34 Misc. 2d 645 | N.Y. Sup. Ct. | 1962
The question for decision is whether a labor agreement executed between the International Association of Machinists AFL-CIO Tool and Die Makers Lodge 586, and Pivot Punch & Die Corp., a dissolved corporation, is binding on the Pivot Punch Corporation, one of two companies organized to terminate a litigation between the two original stockholders of the Pivot Punch & Die Corporation. For convenience, we shall hereafter refer to the Pivot Punch & Die Corporation as the “ Dissolved Corporation ”, the Pivot Punch Corporation as the “King Corporation”, and Pivot Tool and Die Corporation as the “ Ivopczynski Corporation.”
This matter is before this court by order of the Honorable Joseph A. Nevins granted September 5, 1961, and that order required the Dissolved Corporation to arbitrate certain disagreements under a collective bargaining agreement, and further ordered that the issues of fact as to the making of the
Originally, all of the stock in the Dissolved Corporation was held equally by Robert H. King and John F. Kopczynski. On or about July 14, 1958, a proceeding was commenced by John F. Kopczynski for a dissolution of that company. A hearing on the dissolution came before a Special Term of this court on or about December 12, 1960 and the matter was referred to a Trial Term on January 3, 1961. On January 9, 1961, the parties consented in open court that the corporation be dissolved in accordance with an agreement executed that day. Finally, on October 11, 1961, this court granted an order of dissolution. Prior to the dissolution of the Dissolved Corporation, the union was notified of the proceeding, but the unión chose not to intervene or present claim of any kind pursuant to the direction of its membership. From the commencement of the dissolution proceedings on or about July 25, 1958, to the date of the final order of dissolution, October 11,1961, the union did not intervene and did not present claim in the proceedings.

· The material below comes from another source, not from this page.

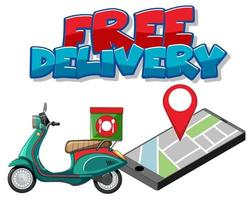Free delivery with motorbike delivery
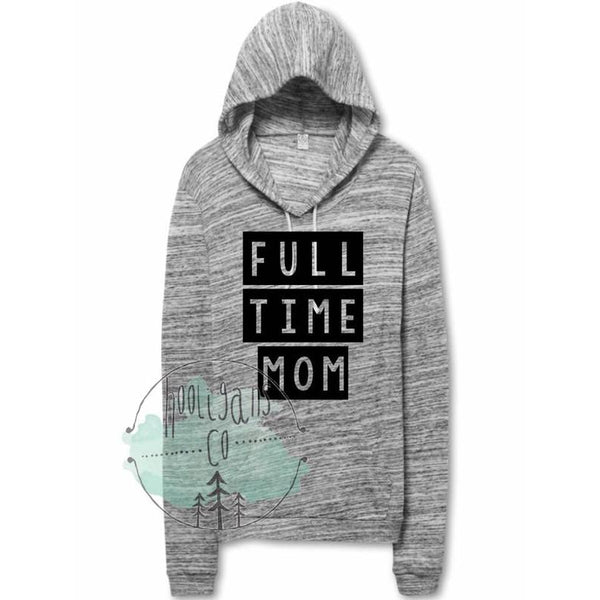 Full Time Mom - hoodie-Little Hooligans Co.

It is an agreed fact that the dissolution of the Dissolved Corporation was the culmination of long standing disputes between Messrs. King and Kopczynski and “ in no manner whatsoever was prompted by animosity toward the Union.” In essence, the dissolution agreement provided that both shareholders would transfer all their shares to the dissolved corporation and it in turn was to form two new corporations, one to be named “Pivot Punch Corporation” (the King Corporation) and the other to be named “ Pivot Tool and Die Corporation ” (the Kopczynski Corporation).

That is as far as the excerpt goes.